> **YOUR OBJECTIVE**
Count the lines in the records below that contain the string "camera", with uppercase and lowercase letters treated as different. Reply with the number alone.

> **THE INPUT**
◆ ◆ ◆ ◆

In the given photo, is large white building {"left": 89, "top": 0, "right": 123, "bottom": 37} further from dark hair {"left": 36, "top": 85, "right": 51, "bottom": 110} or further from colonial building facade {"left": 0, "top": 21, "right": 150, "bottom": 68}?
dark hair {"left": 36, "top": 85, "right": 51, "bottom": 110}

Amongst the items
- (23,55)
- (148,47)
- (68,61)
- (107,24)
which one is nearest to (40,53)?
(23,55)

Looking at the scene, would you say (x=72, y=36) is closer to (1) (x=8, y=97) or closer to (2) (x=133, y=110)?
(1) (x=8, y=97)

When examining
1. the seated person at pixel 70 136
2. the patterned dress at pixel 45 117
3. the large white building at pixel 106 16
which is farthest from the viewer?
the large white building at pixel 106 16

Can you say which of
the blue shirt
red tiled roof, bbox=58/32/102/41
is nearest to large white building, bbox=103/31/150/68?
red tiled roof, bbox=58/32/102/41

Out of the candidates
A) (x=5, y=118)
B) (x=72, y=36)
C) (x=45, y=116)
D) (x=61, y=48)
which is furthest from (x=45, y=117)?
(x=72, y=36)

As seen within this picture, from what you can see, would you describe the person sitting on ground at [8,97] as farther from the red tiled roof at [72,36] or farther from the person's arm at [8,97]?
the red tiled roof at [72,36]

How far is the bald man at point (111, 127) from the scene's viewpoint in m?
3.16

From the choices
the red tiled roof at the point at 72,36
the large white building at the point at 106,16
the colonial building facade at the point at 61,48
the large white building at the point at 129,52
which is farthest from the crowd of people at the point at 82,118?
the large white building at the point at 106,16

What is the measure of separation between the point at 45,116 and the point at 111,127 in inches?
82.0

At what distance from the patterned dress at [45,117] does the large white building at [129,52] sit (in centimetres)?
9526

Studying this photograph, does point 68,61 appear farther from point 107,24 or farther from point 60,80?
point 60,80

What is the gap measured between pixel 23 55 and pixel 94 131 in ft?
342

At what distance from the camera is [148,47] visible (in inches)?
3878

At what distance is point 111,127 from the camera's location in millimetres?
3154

◆ ◆ ◆ ◆

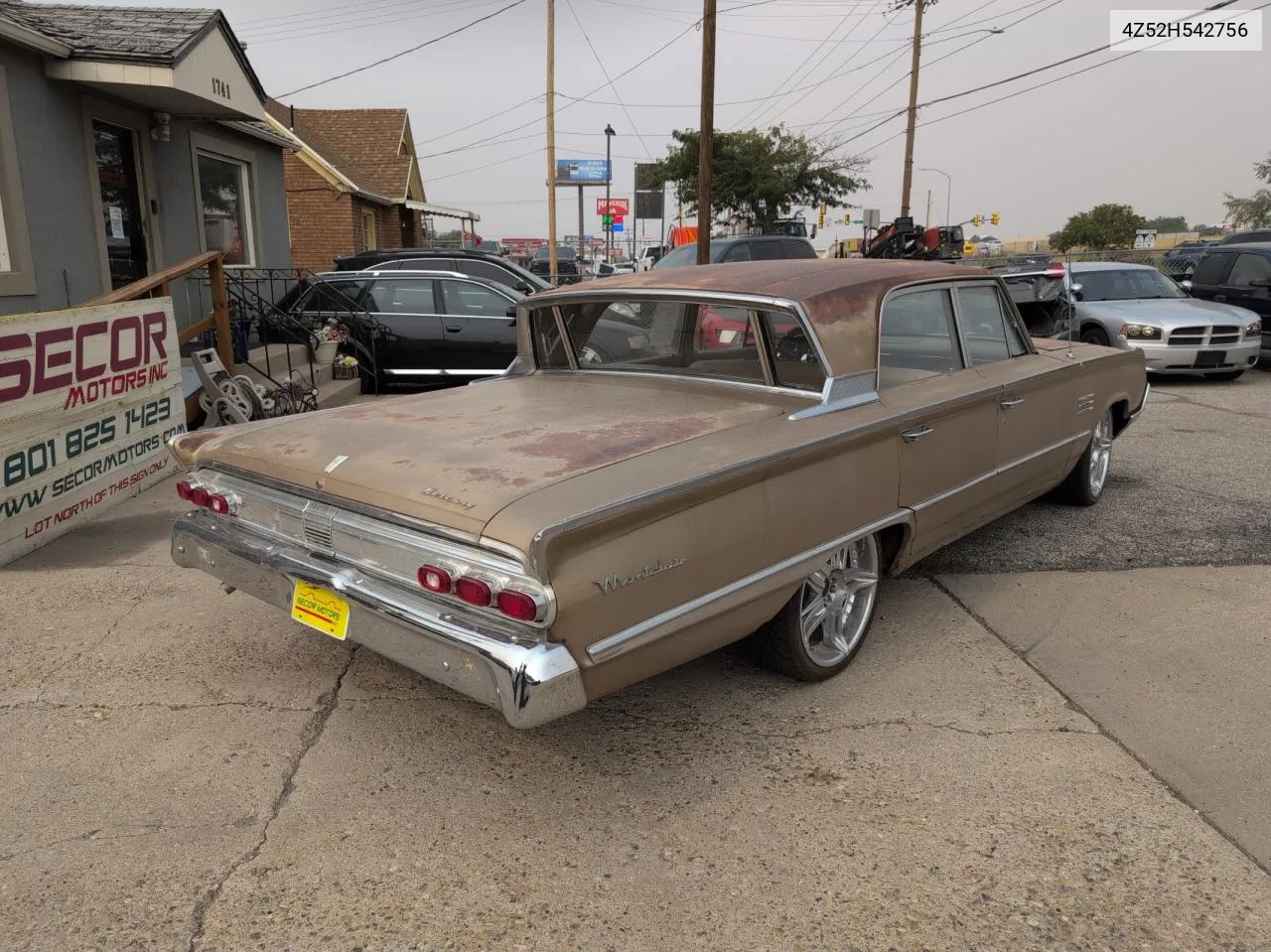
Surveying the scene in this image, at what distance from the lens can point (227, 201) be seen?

◆ ◆ ◆ ◆

> **SOLUTION TO THIS TASK**
2